(Dataset entries)
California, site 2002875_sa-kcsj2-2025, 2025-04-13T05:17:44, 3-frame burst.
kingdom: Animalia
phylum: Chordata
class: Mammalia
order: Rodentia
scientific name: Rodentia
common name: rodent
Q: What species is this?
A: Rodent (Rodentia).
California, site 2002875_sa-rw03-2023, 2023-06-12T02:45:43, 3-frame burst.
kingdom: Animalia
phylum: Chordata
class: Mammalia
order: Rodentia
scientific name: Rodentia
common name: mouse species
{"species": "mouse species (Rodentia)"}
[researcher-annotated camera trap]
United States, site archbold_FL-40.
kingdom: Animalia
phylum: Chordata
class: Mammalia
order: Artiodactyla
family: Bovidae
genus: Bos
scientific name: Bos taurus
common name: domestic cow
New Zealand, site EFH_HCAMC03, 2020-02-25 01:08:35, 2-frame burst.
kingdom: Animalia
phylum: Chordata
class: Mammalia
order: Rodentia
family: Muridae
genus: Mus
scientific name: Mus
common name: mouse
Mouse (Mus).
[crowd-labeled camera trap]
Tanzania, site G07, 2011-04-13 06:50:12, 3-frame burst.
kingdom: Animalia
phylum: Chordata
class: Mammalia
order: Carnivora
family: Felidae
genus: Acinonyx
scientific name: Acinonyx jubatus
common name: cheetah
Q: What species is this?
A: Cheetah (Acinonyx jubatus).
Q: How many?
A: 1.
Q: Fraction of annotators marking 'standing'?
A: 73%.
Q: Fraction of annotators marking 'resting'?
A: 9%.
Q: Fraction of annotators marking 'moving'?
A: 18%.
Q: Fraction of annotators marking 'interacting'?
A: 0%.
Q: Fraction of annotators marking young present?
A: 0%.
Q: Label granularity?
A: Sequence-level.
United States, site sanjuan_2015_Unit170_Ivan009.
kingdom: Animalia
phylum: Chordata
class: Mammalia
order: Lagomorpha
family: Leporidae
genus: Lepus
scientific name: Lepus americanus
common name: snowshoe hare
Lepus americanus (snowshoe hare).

_Work to complete:_ Would you restate every record word for word?

_Task solution:_
California, site 2002875_sa-kcsj2-2025, 2025-04-13T05:17:44, 3-frame burst.
kingdom: Animalia
phylum: Chordata
class: Mammalia
order: Rodentia
scientific name: Rodentia
common name: rodent
Q: What species is this?
A: Rodent (Rodentia).
California, site 2002875_sa-rw03-2023, 2023-06-12T02:45:43, 3-frame burst.
kingdom: Animalia
phylum: Chordata
class: Mammalia
order: Rodentia
scientific name: Rodentia
common name: mouse species
{"species": "mouse species (Rodentia)"}
[researcher-annotated camera trap]
United States, site archbold_FL-40.
kingdom: Animalia
phylum: Chordata
class: Mammalia
order: Artiodactyla
family: Bovidae
genus: Bos
scientific name: Bos taurus
common name: domestic cow
New Zealand, site EFH_HCAMC03, 2020-02-25 01:08:35, 2-frame burst.
kingdom: Animalia
phylum: Chordata
class: Mammalia
order: Rodentia
family: Muridae
genus: Mus
scientific name: Mus
common name: mouse
Mouse (Mus).
[crowd-labeled camera trap]
Tanzania, site G07, 2011-04-13 06:50:12, 3-frame burst.
kingdom: Animalia
phylum: Chordata
class: Mammalia
order: Carnivora
family: Felidae
genus: Acinonyx
scientific name: Acinonyx jubatus
common name: cheetah
Q: What species is this?
A: Cheetah (Acinonyx jubatus).
Q: How many?
A: 1.
Q: Fraction of annotators marking 'standing'?
A: 73%.
Q: Fraction of annotators marking 'resting'?
A: 9%.
Q: Fraction of annotators marking 'moving'?
A: 18%.
Q: Fraction of annotators marking 'interacting'?
A: 0%.
Q: Fraction of annotators marking young present?
A: 0%.
Q: Label granularity?
A: Sequence-level.
United States, site sanjuan_2015_Unit170_Ivan009.
kingdom: Animalia
phylum: Chordata
class: Mammalia
order: Lagomorpha
family: Leporidae
genus: Lepus
scientific name: Lepus americanus
common name: snowshoe hare
Lepus americanus (snowshoe hare).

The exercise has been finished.